**Exercise instructions**
All of the records should be reproduced word for word, but no images may appear in the copy.

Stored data
- - - -

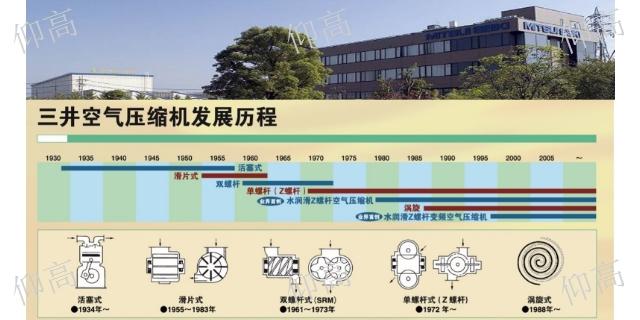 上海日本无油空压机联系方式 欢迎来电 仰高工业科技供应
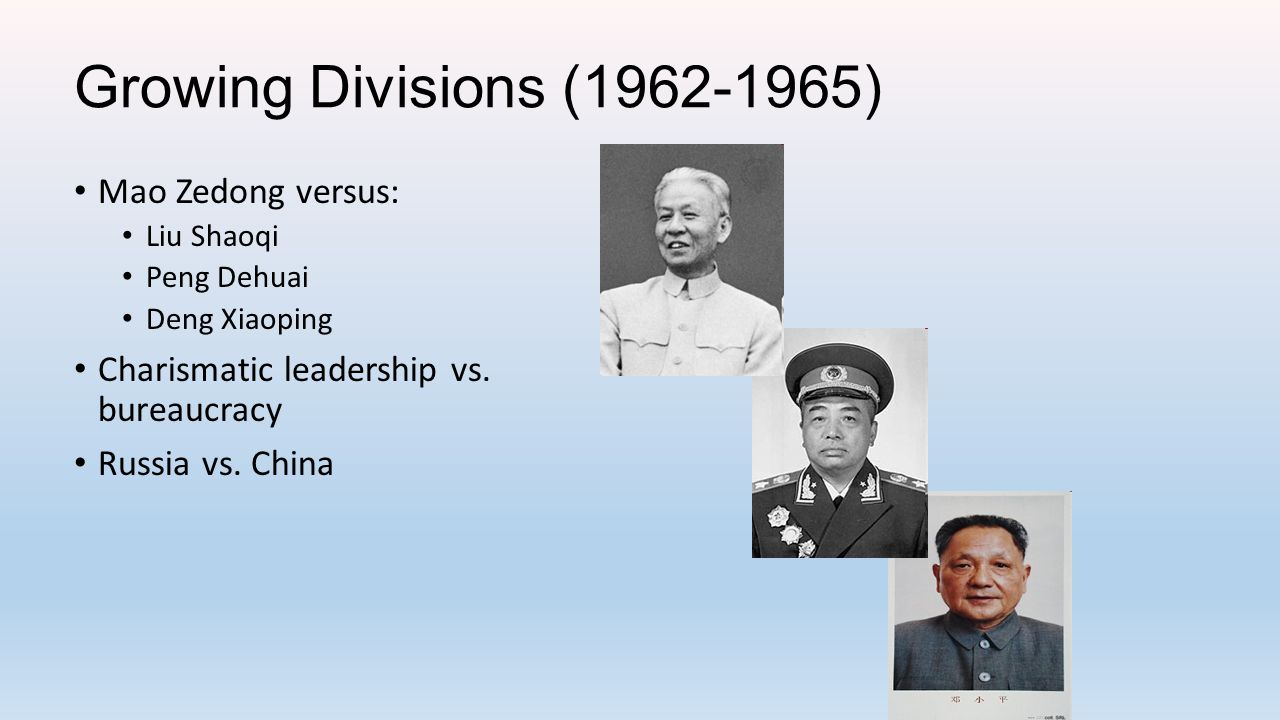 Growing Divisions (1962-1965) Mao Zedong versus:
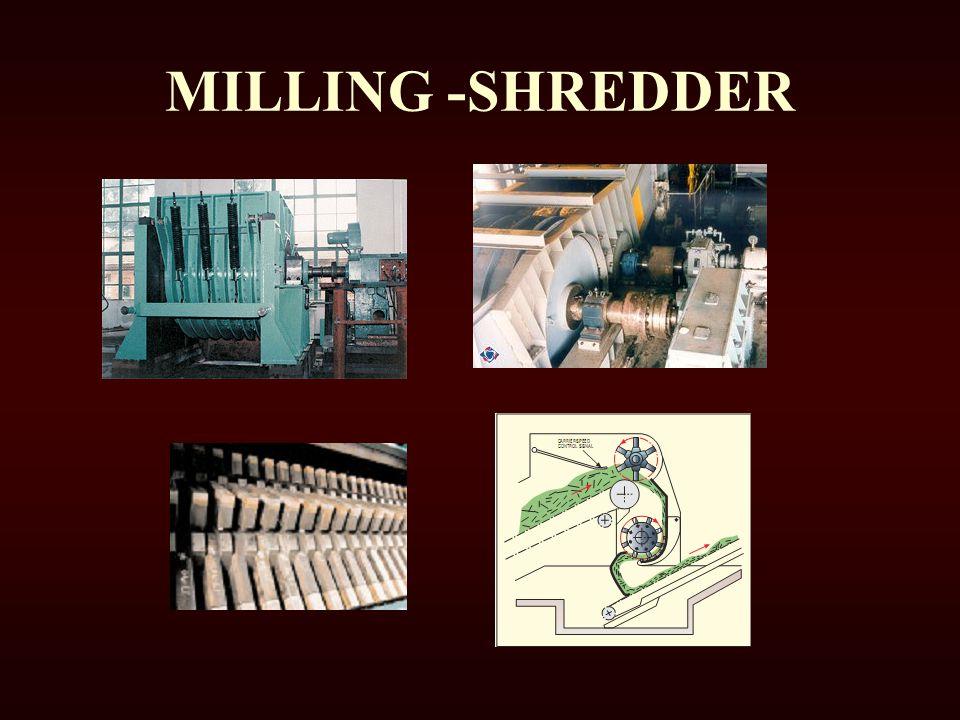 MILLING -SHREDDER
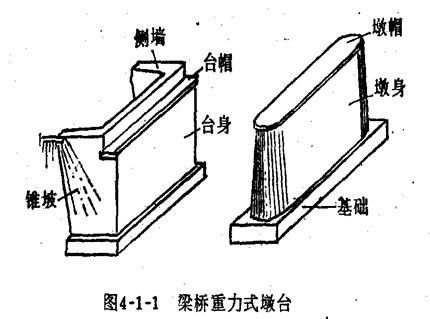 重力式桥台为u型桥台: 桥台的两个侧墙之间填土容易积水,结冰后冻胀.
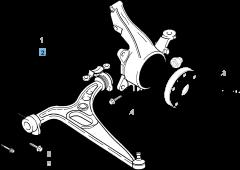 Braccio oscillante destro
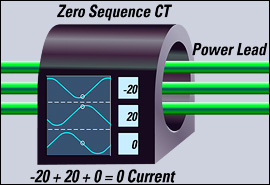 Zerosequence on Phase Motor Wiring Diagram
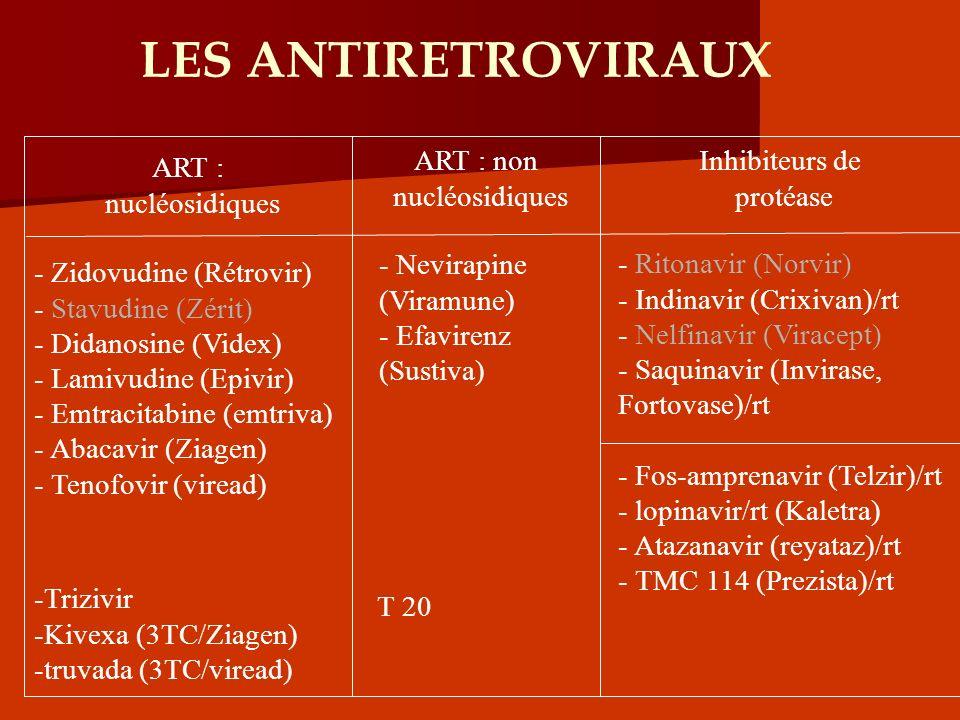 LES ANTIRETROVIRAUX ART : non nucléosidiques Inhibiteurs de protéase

- - - -

**Result below**
 上海日本无油空压机联系方式 欢迎来电 仰高工业科技供应
 Growing Divisions (1962-1965) Mao Zedong versus:
 MILLING -SHREDDER
 重力式桥台为u型桥台: 桥台的两个侧墙之间填土容易积水,结冰后冻胀.
 Braccio oscillante destro
 Zerosequence on Phase Motor Wiring Diagram
 LES ANTIRETROVIRAUX ART : non nucléosidiques Inhibiteurs de protéase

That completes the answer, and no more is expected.